I caught up to a group just crossing Hwy 35 and we finished the ride together into Emporia.  The streets were almost empty.  When we hit the finish line, there were only a few last stragglers around and MY AWESOME SUPPORT CREW!!!!  Staying out to wait for me at 2:30 in the morning had to be awful.  But it felt amazing to see them all there.  
Wondering if and when I would finish - Lori taking the pic
They jumped up screaming and yelling for me and getting a few pictures.  As I came under the finish line at about 2:30 some guy passed me the finisher’s glass and a DK200 sticker!  The finish line volunteers paused in the clean up long enough for me to get a Finisher pic.  Thanks guys!

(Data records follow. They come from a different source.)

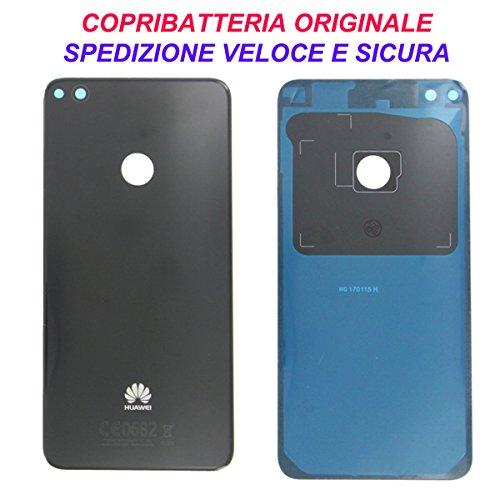 HUAWEI Scocca Copribatteria Back Cover Copri Batteria Posteriore Originale P8 Lite 2017 Nero Black con Adesivo Biadesivo Pra-LX1 LX3 LA1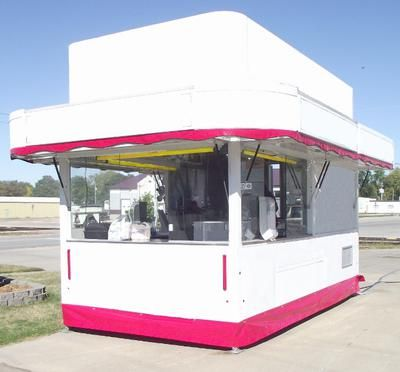 How To Start A Food Truck Business In Iowa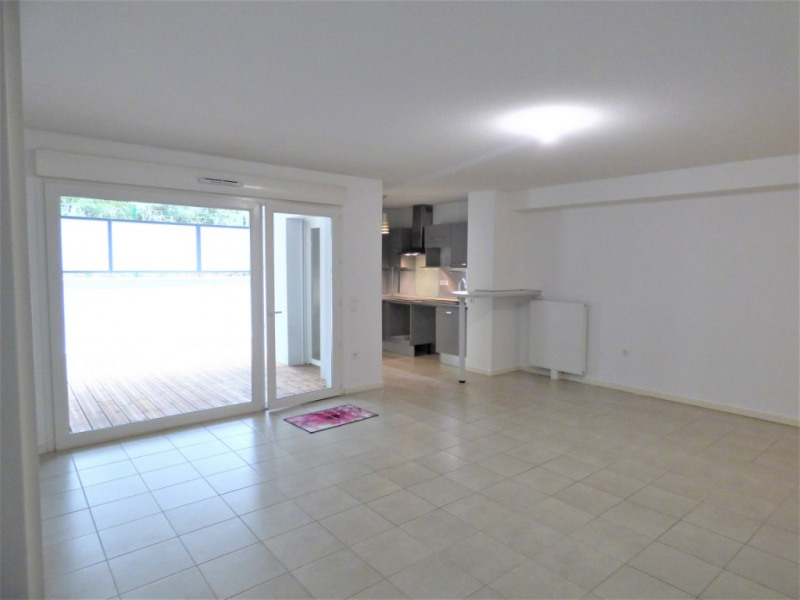 Vente appartement Cenon 267 500€ - Photo 1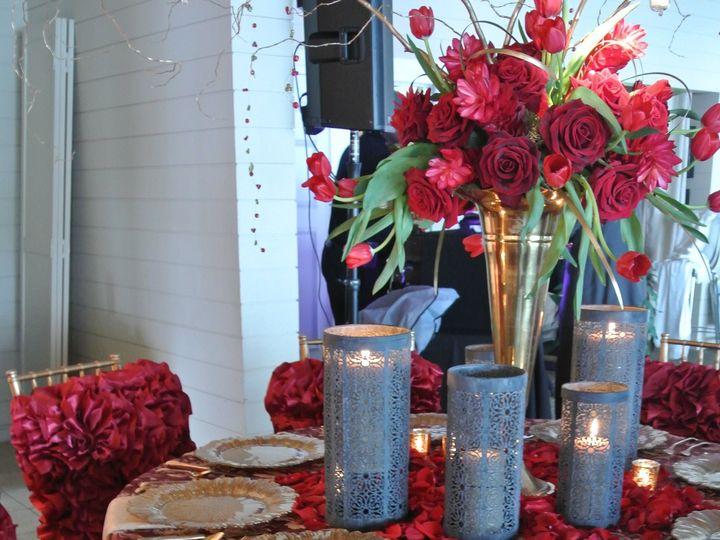 Tmx 1380809577436 Dsc3419 Williamsburg, VA wedding planner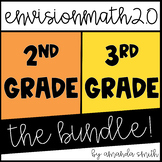 enVision Math 2.0 2nd Grade/3rd Grade Resource Bundle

Some OG started congratulating me, shaking my hand, and telling me what a great accomplishment it was to finish this race.  I dunno who he was, but it was genuine, and made me feel great.  I later found out that I was the last official finisher for 2013.  I dunno why, but it seems so perfectly fitting.  DFL never felt so good.

This was one of my all-time favorite adventures.  Emporia and the Flint Hills are such a great place.  Next year I will plan to stay an extra couple of days to check it out more.  This race definitely stays on the list of things to do again. 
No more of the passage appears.